Paul Clark

London will continue to be an important real estate destination regardless of ongoing uncertainty regarding Brexit, but investors will have to adapt to changes and challenges in the market, according to The Crown Estate’s CIO.

Speaking at the IPE Global Conference & Awards 2019 in Amsterdam last week, Paul Clark said: “There has been rental growth in central London offices over the last six to 12 months”, and large factor for that is that it hasn’t been overdeveloped and has remained at a historical low.

“What’s most interesting about the last two or three years after the referendum is how resilient, in particular, the office sector in London has been at the period.”

Whatever way the politics surrounding the UK and the rest of the EU goes, London will stay at the forefront of real estate, he said.

In an on-stage interview with conference chairman Piet Eichholtz, Clark explained that The Crown Estate – which has close to 60% of its £14bn (€16bn) portfolio in central London – on average, over the last eight to 10 years, has “shifted about a billion pounds worth of capital a year, buying and selling – so we are an active asset manager”.

He said the business has made a long-term decision to focus on areas “where we have critical mass” and “high level of expertise”.

These decisions, are made by the in-house team, he said, by gathering enough information on macroeconomic trends like demographics, technological and political and enough data to be informed.

Addressing the issue of corporates moving to other European countries, Clark said for the broad breadth of London’s office occupier market [such as financial services, technology and general business support services], “we are not dependent on one particular sector and that what makes it resilience”.

▶ [INFORMATION SHOWN]:

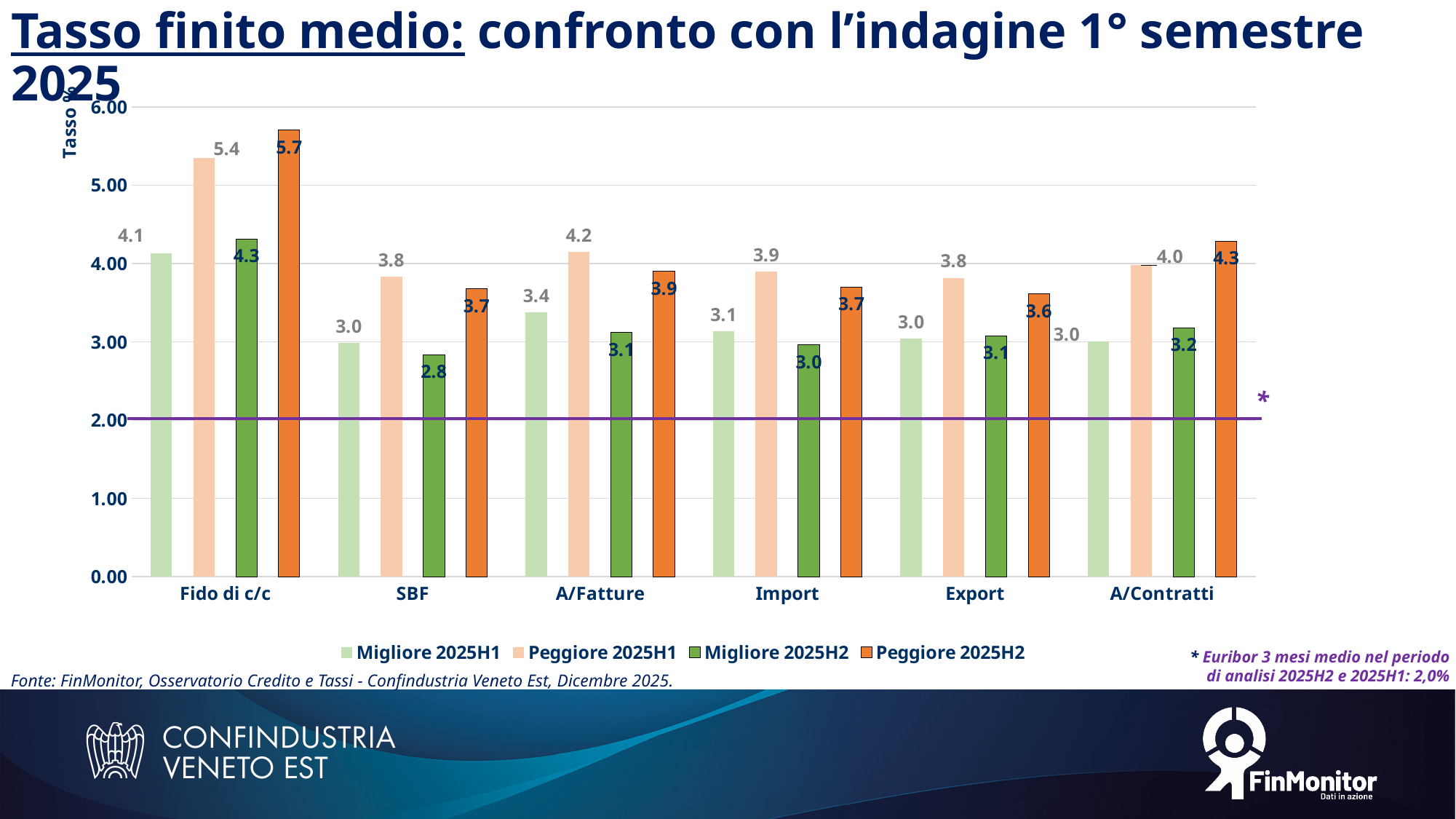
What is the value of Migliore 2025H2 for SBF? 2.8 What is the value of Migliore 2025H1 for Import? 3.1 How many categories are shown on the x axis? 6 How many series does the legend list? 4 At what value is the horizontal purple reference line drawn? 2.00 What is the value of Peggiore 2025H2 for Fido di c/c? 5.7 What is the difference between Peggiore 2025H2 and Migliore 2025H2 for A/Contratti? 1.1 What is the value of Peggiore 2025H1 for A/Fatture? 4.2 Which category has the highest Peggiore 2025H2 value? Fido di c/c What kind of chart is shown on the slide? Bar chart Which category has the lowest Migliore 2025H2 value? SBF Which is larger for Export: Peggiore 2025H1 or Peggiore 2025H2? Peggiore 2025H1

▶ [WHAT YOU NEED TO DO]:
- A) According to the article on London real estate, roughly what share of The Crown Estate's portfolio lies in central London?
- B) Update a passage of the article on London real estate, starting at the words "Speaking at the" and stopping after "estate, he said.". Replace "forefront" with "center".

▶ [SOLUTIONS BELOW]:
- A) Close to 60% of its £14bn (€16bn) portfolio.

- B)
Speaking at the IPE Global Conference & Awards 2019 in Amsterdam last week, Paul Clark said: “There has been rental growth in central London offices over the last six to 12 months”, and large factor for that is that it hasn’t been overdeveloped and has remained at a historical low.

“What’s most interesting about the last two or three years after the referendum is how resilient, in particular, the office sector in London has been at the period.”

Whatever way the politics surrounding the UK and the rest of the EU goes, London will stay at the center of real estate, he said.